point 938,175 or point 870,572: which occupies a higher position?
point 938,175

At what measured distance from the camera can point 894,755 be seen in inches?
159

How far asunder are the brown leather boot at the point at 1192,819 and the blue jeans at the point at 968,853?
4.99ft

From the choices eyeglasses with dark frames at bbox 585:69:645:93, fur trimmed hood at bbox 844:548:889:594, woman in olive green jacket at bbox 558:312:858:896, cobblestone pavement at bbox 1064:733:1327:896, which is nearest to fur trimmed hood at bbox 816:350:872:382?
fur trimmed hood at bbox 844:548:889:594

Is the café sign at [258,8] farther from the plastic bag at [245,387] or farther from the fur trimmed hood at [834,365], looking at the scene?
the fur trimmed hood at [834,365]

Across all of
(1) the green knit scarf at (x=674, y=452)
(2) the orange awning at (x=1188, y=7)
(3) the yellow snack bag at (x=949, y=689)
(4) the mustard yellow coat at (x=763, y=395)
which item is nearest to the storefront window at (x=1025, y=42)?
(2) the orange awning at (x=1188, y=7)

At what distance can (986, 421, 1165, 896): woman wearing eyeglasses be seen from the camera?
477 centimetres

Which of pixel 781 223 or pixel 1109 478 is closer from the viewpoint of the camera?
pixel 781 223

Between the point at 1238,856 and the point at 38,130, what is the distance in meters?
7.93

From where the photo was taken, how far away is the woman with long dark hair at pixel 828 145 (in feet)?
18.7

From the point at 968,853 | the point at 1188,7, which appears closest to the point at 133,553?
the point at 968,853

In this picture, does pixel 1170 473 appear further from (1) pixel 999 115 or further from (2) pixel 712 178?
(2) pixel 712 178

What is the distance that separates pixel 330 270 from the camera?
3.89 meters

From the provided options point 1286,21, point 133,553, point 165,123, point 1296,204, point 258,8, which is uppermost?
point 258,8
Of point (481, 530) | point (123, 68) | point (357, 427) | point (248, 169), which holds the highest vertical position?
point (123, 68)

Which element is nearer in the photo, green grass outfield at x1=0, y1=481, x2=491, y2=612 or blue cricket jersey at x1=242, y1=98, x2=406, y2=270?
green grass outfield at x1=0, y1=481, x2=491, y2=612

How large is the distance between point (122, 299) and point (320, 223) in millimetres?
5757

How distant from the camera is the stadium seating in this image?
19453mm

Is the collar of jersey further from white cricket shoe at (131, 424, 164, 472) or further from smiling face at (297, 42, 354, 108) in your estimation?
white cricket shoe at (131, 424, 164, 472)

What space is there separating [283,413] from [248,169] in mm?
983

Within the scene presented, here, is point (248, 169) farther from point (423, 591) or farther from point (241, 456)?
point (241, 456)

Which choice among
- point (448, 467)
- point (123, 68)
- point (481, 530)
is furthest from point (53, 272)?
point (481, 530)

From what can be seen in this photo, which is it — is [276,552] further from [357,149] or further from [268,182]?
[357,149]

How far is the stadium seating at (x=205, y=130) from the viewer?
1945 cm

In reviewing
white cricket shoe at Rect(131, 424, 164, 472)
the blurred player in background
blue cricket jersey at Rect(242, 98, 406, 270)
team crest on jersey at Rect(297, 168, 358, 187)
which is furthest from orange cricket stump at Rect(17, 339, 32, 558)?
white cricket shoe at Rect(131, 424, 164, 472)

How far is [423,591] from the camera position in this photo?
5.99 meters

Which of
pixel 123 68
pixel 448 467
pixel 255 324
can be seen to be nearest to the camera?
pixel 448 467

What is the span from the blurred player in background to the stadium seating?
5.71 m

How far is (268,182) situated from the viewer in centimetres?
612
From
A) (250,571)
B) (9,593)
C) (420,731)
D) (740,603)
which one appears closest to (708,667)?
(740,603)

..............................

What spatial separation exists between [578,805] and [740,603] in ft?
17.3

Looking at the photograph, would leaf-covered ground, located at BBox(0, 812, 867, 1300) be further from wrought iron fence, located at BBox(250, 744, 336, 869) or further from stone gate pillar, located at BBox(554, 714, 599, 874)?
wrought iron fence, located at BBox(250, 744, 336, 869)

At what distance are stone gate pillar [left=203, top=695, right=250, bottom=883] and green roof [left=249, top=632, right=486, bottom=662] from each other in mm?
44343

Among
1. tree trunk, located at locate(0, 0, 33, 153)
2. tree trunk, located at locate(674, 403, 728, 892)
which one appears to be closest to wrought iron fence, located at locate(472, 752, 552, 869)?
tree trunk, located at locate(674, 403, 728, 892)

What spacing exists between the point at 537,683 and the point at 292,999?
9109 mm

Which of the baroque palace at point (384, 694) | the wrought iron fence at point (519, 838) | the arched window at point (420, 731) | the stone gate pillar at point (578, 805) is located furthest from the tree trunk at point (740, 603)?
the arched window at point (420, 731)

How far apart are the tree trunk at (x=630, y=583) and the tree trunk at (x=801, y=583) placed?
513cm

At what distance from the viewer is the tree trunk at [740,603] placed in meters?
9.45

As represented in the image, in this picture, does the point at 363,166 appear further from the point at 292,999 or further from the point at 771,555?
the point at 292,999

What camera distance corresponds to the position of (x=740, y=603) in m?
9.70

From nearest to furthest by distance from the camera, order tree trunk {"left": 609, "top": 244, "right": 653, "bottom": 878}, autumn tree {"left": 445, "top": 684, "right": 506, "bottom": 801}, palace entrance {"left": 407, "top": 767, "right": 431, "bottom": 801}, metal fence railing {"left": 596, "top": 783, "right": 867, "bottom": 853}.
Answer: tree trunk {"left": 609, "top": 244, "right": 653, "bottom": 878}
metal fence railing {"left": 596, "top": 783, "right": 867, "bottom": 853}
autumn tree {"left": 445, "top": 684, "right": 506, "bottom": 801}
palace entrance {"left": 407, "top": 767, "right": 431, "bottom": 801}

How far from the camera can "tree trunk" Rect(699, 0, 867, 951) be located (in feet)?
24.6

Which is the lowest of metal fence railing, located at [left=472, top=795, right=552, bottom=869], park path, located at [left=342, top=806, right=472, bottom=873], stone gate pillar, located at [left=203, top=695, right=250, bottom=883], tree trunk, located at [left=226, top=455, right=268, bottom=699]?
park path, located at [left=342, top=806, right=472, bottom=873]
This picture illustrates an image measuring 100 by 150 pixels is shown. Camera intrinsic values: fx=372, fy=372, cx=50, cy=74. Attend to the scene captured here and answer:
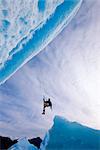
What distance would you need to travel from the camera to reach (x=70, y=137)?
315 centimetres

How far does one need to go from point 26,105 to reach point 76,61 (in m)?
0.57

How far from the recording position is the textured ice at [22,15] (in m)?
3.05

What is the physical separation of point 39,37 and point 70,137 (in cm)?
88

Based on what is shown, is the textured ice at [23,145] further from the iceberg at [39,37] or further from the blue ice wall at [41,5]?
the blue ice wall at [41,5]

..............................

Exercise details: From the entries above, pull out every line that contains the word "centimetres", and copy each one. Case counts.

Solution for this exercise:
477 centimetres
How far is (268,182) situated from the viewer in centimetres?
315 centimetres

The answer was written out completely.